Pac Life’s IUL Used in Abusive Sales Scheme

I recently did a newsletter titled Pac Life Sued in Class Action Lawsuit Over Deceptive IUL Sales. If you didn’t download the 53-Page Class Action Complaint, you can do so clicking on the following link:

This past week, I found out that a marketing firm is using Pac Life’s IUL (Indexed Universal Life) in what is one of the most abusive IUL sales schemes in the marketplace today. I wanted to warn advisors of this scheme which is also taking place with a separate firm using Mutual of Omaha’s IUL.

Hyper-Funding is Back!

Hyper-funding has been around since the late 1990s. In order to avoid lawsuits, most insurance companies FORBID agents from illustrating hyper-funding.

What is Hyper-Funding? It’s when you borrow from the policy and take the borrowed funds and put them back into the policy as new premium.

Why illustrate Hyper-Funding? Even though AG49 reduced the loan arbitrage on borrowed funds from an IUL, policies can still illustrate a 0.5% positive loan arbitrage. That means you are actually making money on the borrowed funds in the typical IUL illustration.

So, the more you borrow from the policy and put it back in as new premium, the better the illustration is going to look.

Hyper-Funding is dangerous

Consumers have no idea that the illustration is intentionally creating HUGE loans in the policy. Loans that must be kept until death or the client will get imputed income in the amount of the loans.

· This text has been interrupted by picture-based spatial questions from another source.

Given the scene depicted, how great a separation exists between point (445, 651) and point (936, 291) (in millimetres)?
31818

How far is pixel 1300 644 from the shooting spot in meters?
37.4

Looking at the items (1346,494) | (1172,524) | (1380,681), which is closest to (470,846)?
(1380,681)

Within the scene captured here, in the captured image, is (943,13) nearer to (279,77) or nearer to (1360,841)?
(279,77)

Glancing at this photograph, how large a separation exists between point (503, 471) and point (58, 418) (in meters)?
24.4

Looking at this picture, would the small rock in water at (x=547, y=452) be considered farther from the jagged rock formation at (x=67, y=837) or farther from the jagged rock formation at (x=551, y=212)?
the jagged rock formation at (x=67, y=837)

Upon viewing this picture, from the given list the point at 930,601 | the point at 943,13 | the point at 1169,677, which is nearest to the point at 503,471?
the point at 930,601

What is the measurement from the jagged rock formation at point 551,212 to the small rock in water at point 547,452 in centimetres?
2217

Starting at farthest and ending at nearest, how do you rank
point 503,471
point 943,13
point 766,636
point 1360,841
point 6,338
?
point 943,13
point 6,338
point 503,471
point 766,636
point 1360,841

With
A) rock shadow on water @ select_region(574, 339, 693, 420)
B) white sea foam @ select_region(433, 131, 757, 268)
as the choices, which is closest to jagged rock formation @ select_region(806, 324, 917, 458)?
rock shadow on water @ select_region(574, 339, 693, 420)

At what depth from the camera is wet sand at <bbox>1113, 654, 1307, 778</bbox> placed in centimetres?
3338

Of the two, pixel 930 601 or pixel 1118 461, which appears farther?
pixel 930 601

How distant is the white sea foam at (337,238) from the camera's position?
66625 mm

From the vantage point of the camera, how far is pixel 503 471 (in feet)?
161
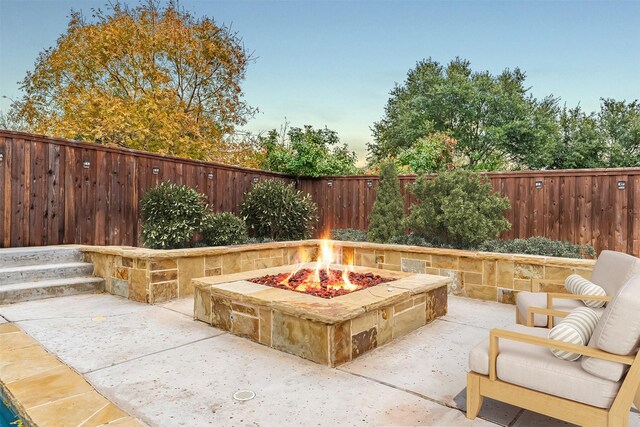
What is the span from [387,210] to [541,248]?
109 inches

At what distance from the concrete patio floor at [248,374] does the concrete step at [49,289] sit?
0.78 ft

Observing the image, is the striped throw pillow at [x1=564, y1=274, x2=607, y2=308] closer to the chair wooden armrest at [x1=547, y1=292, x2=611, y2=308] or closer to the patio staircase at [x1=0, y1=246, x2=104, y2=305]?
the chair wooden armrest at [x1=547, y1=292, x2=611, y2=308]

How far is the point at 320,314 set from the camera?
3.29m

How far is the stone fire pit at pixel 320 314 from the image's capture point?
11.0ft

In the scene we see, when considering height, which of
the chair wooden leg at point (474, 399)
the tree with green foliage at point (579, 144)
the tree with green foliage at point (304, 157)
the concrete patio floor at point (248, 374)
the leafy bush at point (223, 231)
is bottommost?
the concrete patio floor at point (248, 374)

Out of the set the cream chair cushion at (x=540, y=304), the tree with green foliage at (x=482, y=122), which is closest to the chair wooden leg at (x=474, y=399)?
the cream chair cushion at (x=540, y=304)

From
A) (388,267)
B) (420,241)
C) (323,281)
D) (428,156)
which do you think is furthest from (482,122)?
(323,281)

It’s all good when you illustrate a static and consistent rate of return every year for 30+ years. But what if there is a zero year in year 3, 5, 7, or what happens if we have another lost decade like 2000-2009? The policy could blow up (or at the very least much less borrowing, if any, will be available).

Real Pac Life IUL Illustration (this came across my desk last week)

Male, 48 years old, $15,000 in premium for five years, borrows tax-free from the IUL from ages 67-100. Let’s look at the total tax-free cash flow of the hyper-funded illustration and a traditional IUL with one of my favorite IULs:

Hyper-Funding illustration =        $1,086,414
Traditional Illustration =                $575,314

The hyper-funding illustration generated almost twice as much tax-free borrowing.

Which is easier to sell? The hyper-funding illustration of course.

Which one pays a bigger commission? Hyper-funding by a long shot.

Total premium? Guess what the total premium into the hyper-funded illustration vs. the traditional illustration was?

$447,600 in total premium for the hyper-funded illustration
$75,000 in total premium for the traditional illustration

That’s $372,600 more in premium with the hyper-funded illustration or nearly five times more premium. With five times more premium, you’d think the amount you could borrow from the IUL would be five times higher?  But it’s not.

As abusive as it gets! Can you think of a more abusive way to illustrate an IUL than to concoct a scenario where you show a client nearly 2X’s the amount of tax-free borrowing than an AG49-compliant illustration?

Does Pac Life condone these sales? Good question. I have an email from a wholesaler who asked Pac Life about this and the response is classic:

I emailed PacLife and the response I got back was, basically, that they’re aware that some people are using these designs and they’re not promoting it, but they’re not stopping it, either. Usual corporate crap.”

Want to see the illustration? Don’t believe that any insurance agent would peddle this crap to clients?

Click on the following link to download the actual illustration:

Bottom Line

There are a lot of scum bags in the insurance industry who care about nothing but themselves and making commissions at all costs. I’d submit to you that those who promote hyper-funding fall into this category. Hopefully lawsuits will eventually be filed against agents who sell this concept as well as the insurance companies who are aware of it and condone it.